I got to Oaxaca a couple of days ago and Dios de los Muertos was still going strong four days after I saw its start in Xilitla. Oaxaca’s Centro Historico was beautifully decorated with Ofrendas and strings of Marigolds everywhere.
In the OXXO
I am in a snappy cafe in the fashionable part of Oaxaca Centro, in its quiet, sunny courtyard area, sipping a latte. Lululemon country. An American couple is discussing a marketing contract with great precision. A fellow in a baseball hat is glued to his smartphone. Next to me, a plump couple are chatting in an east European language (Polish?); The woman is sternly issuing detailed instructions about something that the fellow is taking in, acknowledging her instructions with a bowed head and somewhat put-upon look. Neither of them look happy: it doesn’t feel like this is going to end well.
Everyone is looking at their mobile devices – it is remarkable how these thin, glowing rectangles have invaded our lives: is there any other inanimate object we spend more time looking at? They didn’t exist 15 years ago.
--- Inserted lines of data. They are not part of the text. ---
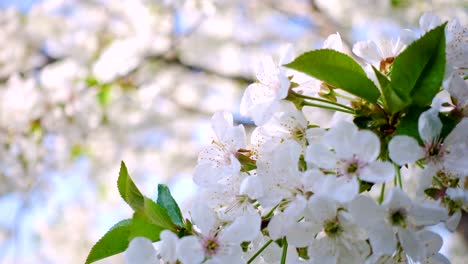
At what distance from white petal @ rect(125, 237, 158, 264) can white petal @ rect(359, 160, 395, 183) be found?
0.86 feet

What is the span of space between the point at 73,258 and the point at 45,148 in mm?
3842

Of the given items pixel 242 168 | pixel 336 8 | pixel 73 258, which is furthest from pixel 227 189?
pixel 73 258

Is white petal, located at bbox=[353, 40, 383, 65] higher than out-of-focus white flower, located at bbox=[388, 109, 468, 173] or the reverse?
higher

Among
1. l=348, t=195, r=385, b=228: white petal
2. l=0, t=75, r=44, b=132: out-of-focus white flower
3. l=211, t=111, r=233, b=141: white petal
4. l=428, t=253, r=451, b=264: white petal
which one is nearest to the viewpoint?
l=348, t=195, r=385, b=228: white petal

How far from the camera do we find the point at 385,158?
0.75m

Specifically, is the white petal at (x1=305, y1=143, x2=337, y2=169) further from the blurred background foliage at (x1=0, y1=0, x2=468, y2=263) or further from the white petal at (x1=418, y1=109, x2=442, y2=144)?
the blurred background foliage at (x1=0, y1=0, x2=468, y2=263)

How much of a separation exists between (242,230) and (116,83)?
2.88 metres

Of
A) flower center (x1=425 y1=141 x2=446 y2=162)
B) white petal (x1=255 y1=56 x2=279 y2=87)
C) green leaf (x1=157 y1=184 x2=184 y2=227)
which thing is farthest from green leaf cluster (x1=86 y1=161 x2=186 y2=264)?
flower center (x1=425 y1=141 x2=446 y2=162)

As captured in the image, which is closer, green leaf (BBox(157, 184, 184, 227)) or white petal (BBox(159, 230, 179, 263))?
white petal (BBox(159, 230, 179, 263))

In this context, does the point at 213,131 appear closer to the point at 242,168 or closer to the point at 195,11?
the point at 242,168

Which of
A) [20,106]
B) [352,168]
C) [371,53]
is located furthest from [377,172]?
[20,106]

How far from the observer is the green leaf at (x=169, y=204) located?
822mm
Now a trio of polite, well dressed German women sit down to my left. They have crisp, sophisticated climbing packs that I am pretty sure will never see a rappel, bivouac or free climb, and water bottles made with ceramic or tungsten or kevlar that keep the water cool or warm or pure or oxygenated or ph-appropriate or full of electrolytes or balanced with anti oxidants. Wellness is paramount. In contrast to my East European neighbors, their conversation sounds positively light and melodic; maybe they are discussing their wellness.
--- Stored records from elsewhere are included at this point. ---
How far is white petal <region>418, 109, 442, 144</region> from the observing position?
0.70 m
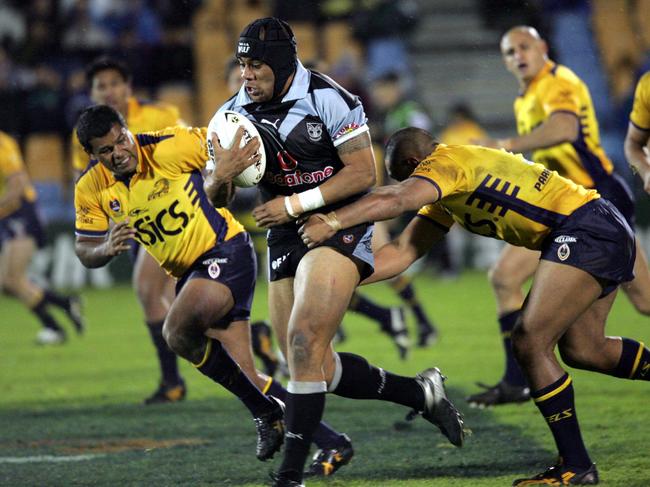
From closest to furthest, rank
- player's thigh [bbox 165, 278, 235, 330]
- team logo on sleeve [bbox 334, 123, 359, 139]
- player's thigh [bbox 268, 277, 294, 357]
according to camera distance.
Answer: team logo on sleeve [bbox 334, 123, 359, 139], player's thigh [bbox 268, 277, 294, 357], player's thigh [bbox 165, 278, 235, 330]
Tasteful music is playing in the background.
When searching for somewhere to eat, the words “restaurants” and “restaurantes” (the latter Spanish) in Oaxaca deliver quite different results on Google Maps; Google offers different people different things. This got me thinking about how we travel, what we see and perhaps more importantly, what we are primed to see.
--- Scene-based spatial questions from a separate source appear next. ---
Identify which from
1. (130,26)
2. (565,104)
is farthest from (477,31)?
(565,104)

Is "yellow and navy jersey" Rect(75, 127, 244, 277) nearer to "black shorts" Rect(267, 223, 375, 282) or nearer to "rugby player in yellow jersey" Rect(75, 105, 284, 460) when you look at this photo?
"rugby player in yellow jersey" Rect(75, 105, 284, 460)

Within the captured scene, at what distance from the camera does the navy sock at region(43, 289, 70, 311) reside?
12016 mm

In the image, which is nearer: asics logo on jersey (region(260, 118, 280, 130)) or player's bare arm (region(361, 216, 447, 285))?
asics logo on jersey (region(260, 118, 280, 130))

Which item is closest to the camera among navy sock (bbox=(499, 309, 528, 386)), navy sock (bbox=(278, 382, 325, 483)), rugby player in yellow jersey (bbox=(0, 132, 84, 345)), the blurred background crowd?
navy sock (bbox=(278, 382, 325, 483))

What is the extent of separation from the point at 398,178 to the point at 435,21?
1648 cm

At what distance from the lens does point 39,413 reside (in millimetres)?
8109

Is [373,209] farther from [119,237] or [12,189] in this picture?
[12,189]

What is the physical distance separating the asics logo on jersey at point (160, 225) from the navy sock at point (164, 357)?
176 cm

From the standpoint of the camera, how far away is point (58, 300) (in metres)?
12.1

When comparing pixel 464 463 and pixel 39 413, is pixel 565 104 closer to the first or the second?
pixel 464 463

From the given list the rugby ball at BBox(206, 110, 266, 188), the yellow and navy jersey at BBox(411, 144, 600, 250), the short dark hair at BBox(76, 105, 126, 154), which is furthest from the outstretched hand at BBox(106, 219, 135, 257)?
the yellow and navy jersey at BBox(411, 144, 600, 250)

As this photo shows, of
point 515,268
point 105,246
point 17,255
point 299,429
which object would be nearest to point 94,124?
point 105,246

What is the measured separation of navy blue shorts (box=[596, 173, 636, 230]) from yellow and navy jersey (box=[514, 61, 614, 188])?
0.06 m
Americans, particularly American businesspeople, prefer to think of these differences in terms of market segments; after all, we’ve developed one of the most finely tuned consumer societies that has ever existed, one designed to get you what you want, when you want it, wherever you are.
Americans don’t like to think of our social arrangements in terms of “class” (Our narrative is that we are a classless society, hence the anxiety about the income inequality we’ve seen grow in the last 30 years) although it is probably the most obvious way to frame these things. Whatever you call the process and result, we each certainly do coalesce with our own kind.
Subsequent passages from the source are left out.